● AIM 1
According to the Marnie book review, why was the film condemned and even derided when it was first released?
● AIM 2
Rewrite the paragraph of the Marnie book review beginning "Fifty years after the film's release" as a shorter bulleted list that keeps its main facts.

** Start of EXTRACT PROVIDED **

Book review: Murray Pomerance, BFI Film Classics: Marnie, Palgrave Macmillan, 2014, 96 pp., £12.99
Fifty years after the film’s release, the jury is still out on Alfred Hitchcock’s 1964 suspense melodrama, Marnie. It was widely condemned and even derided on its first release for its apparent technical incompetence, artificial sets, and dubious sexual politics, though it found an eloquent early champion in Robin Wood, who proclaimed it a masterpiece in his trailblazing monograph, Hitchcock’s Films (1965) and thereafter never wavered in that opinion.1 More recent accounts include a thoughtful and sympathetic book by Tony Lee Moral about the film’s production (2002),2 and Donald Spoto’s latest, increasingly disillusioned volume on Hitchcock, Spellbound By Beauty (2009), where the film’s aesthetic quality takes second place to Spoto’s allegations about the director’s sexual harassment of his leading actress.3 Inspired by Spoto’s book, the tv movie, The Girl (2012) dramatised the relationship between Hitchcock and Tippi Hedren; and it prompted an article in The Guardian, which described Marnie as ‘a terrible movie and a cruel one: the idea that a woman sexually traumatised by her childhood can be saved by submitting to a controlling rapist, is offensive and plain wrong.’4 Yet might it not be the article, rather than the film, that is ‘offensive and plain wrong’? Reading it, one could almost hear Robin Wood turning in his grave.

** End of EXTRACT PROVIDED **
** Start of RECORDED INFORMATION **

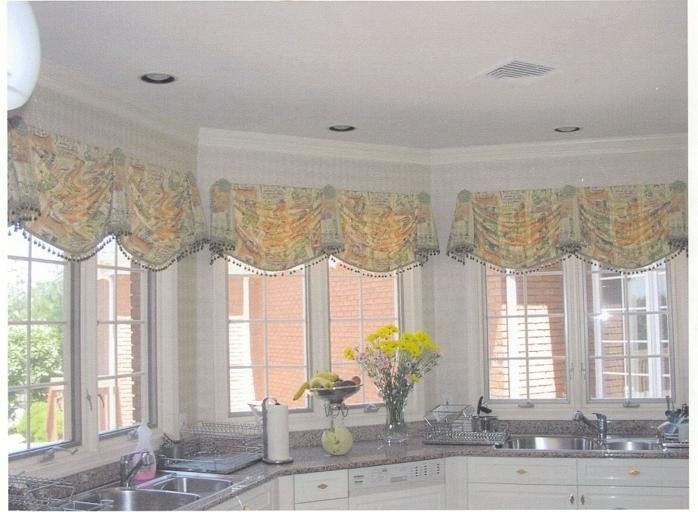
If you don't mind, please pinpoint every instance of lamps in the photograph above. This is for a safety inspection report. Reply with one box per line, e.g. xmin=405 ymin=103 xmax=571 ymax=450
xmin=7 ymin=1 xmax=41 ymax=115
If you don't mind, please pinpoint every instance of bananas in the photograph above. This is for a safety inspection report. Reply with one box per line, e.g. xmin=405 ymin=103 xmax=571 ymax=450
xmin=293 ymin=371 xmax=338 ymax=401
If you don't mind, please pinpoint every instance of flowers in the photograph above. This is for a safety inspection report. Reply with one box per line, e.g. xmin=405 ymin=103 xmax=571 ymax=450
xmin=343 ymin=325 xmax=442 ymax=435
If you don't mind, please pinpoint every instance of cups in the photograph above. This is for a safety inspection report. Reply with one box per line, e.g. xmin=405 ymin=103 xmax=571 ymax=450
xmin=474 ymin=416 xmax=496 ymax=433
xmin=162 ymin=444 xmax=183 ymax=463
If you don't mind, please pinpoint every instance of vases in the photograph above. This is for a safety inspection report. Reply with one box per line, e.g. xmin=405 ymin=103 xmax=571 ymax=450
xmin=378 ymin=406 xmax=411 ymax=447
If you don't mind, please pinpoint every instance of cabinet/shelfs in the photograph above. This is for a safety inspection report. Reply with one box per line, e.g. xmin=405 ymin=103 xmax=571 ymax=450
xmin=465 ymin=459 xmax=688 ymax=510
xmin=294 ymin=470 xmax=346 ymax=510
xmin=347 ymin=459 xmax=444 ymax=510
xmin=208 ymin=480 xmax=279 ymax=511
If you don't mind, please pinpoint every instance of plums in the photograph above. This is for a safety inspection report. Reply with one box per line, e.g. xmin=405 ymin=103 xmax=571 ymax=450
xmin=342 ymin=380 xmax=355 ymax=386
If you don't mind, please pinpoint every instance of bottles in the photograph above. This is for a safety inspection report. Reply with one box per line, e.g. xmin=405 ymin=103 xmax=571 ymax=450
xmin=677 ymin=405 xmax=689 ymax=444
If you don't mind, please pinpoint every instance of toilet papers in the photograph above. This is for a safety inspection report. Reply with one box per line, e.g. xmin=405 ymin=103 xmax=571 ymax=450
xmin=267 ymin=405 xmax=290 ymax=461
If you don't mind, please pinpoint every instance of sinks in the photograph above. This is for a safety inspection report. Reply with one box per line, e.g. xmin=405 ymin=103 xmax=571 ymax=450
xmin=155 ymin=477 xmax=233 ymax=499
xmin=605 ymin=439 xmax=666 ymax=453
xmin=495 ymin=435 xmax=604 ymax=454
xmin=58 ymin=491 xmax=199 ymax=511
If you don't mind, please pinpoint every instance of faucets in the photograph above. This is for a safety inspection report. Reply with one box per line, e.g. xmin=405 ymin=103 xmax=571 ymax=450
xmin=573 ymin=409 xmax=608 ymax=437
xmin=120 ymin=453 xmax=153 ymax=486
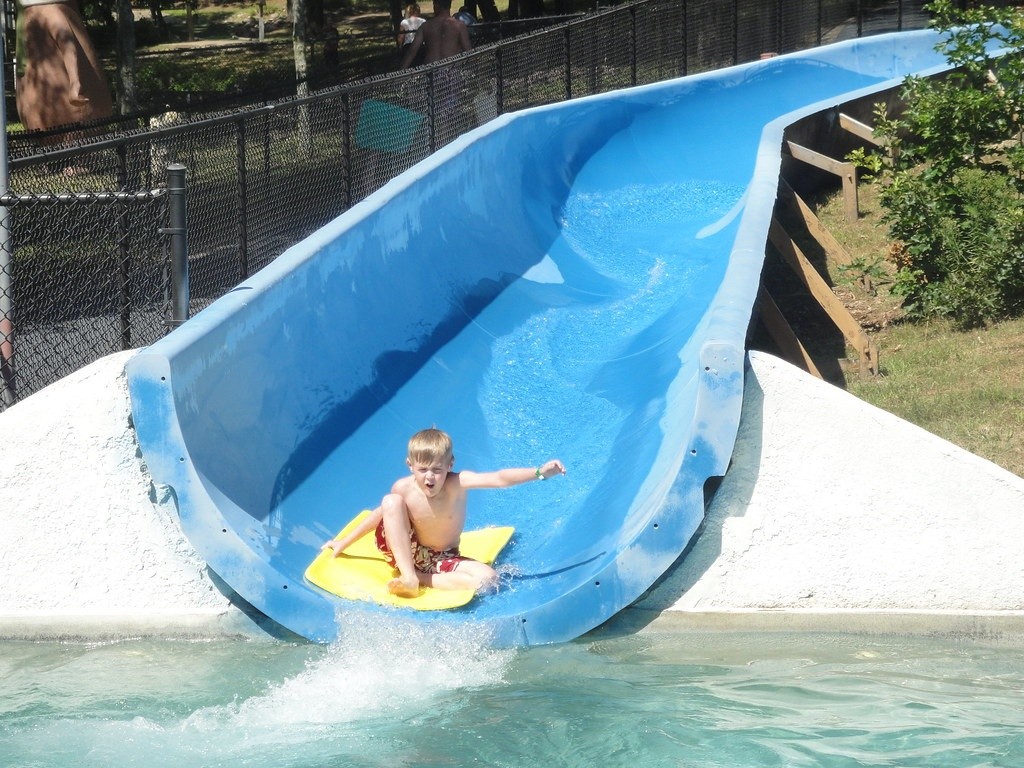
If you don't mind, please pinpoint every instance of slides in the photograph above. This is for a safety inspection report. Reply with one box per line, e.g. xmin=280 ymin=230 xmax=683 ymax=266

** End of RECORDED INFORMATION **
** Start of RECORDED INFORMATION **

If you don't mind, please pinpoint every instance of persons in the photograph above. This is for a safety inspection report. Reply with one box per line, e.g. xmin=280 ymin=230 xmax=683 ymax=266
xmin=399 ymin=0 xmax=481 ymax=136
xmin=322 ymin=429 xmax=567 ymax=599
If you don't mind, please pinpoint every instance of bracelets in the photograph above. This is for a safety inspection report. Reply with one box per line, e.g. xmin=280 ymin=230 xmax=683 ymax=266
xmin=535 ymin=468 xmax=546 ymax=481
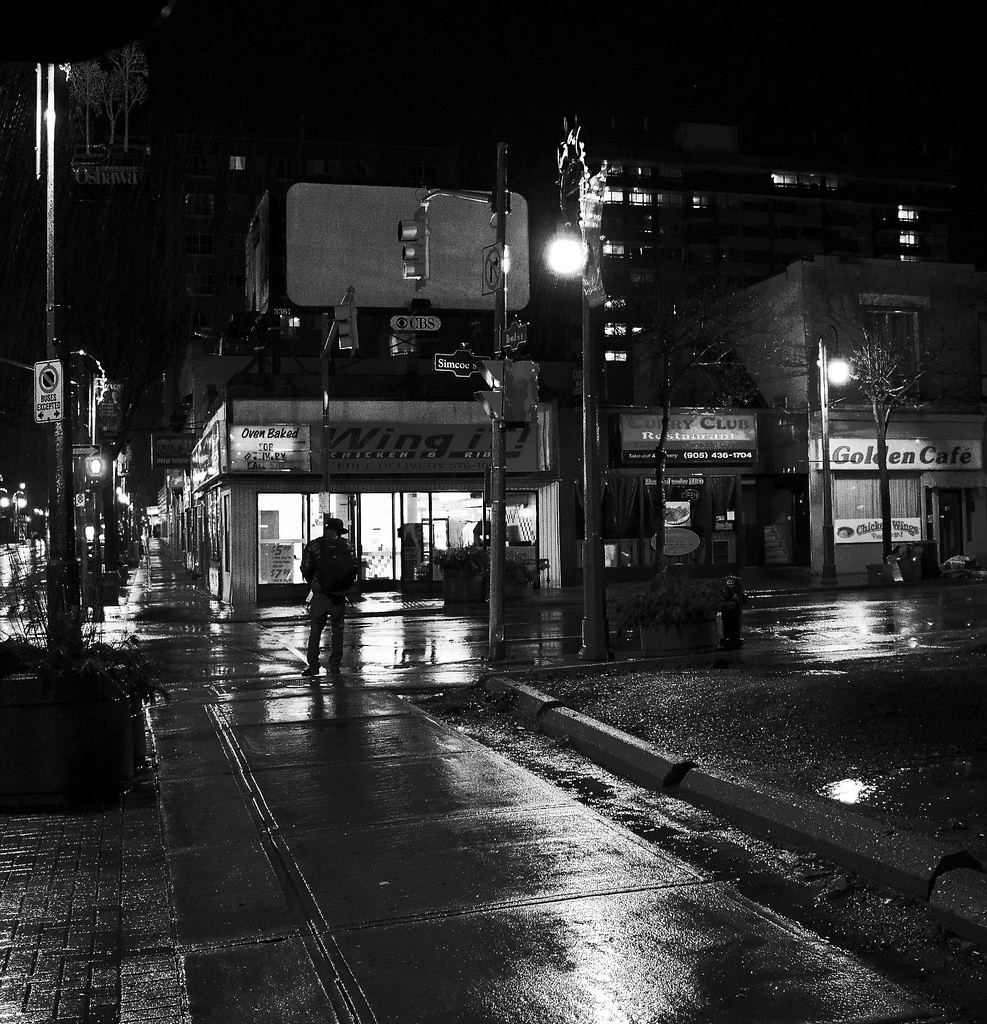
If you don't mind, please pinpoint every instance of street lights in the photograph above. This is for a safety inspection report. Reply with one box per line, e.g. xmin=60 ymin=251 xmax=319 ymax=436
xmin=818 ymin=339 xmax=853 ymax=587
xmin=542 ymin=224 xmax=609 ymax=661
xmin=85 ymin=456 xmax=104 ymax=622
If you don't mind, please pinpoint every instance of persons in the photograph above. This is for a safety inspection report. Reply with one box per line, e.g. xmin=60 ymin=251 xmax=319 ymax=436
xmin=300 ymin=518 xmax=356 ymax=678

** End of RECORDED INFORMATION **
** Start of RECORDED INFORMATION **

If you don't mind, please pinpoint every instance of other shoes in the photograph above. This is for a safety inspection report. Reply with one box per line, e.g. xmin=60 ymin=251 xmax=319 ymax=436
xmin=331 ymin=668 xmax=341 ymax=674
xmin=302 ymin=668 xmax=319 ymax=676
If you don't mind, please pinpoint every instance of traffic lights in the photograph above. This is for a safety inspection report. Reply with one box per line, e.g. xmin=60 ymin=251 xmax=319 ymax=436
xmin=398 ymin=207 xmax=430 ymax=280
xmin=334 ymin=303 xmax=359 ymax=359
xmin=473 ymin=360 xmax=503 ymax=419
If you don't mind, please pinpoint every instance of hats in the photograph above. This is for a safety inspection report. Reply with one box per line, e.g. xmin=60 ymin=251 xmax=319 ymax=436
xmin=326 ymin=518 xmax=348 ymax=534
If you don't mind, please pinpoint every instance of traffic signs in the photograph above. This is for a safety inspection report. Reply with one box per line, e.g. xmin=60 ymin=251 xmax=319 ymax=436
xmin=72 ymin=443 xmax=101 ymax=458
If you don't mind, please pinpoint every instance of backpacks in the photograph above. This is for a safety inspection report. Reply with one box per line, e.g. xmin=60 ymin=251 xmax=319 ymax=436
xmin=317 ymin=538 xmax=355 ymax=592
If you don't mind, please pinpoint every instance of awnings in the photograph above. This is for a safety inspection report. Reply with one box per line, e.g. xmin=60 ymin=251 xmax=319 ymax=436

** End of RECORDED INFORMATION **

● EXERCISE RESPONSE 1
On its first release, Marnie was condemned and derided for its apparent technical incompetence, its artificial sets, and its dubious sexual politics.

● EXERCISE RESPONSE 2
- Fifty years on, opinion is still divided on Alfred Hitchcock's 1964 suspense melodrama Marnie.
- On first release, it was widely condemned for apparent technical incompetence, artificial sets, and dubious sexual politics.
- Robin Wood championed it early, calling it a masterpiece in Hitchcock's Films (1965), and never changed that view.
- Later accounts include:
  - Tony Lee Moral's sympathetic book on the film's production (2002)
  - Donald Spoto's Spellbound By Beauty (2009), which puts the film's aesthetic quality behind allegations that Hitchcock sexually harassed his leading actress
- Spoto's book inspired the TV movie The Girl (2012), about Hitchcock and Tippi Hedren.
- That film prompted a Guardian article calling Marnie "a terrible movie and a cruel one."
- The reviewer suggests the article, not the film, may be "offensive and plain wrong," and that Robin Wood would be turning in his grave.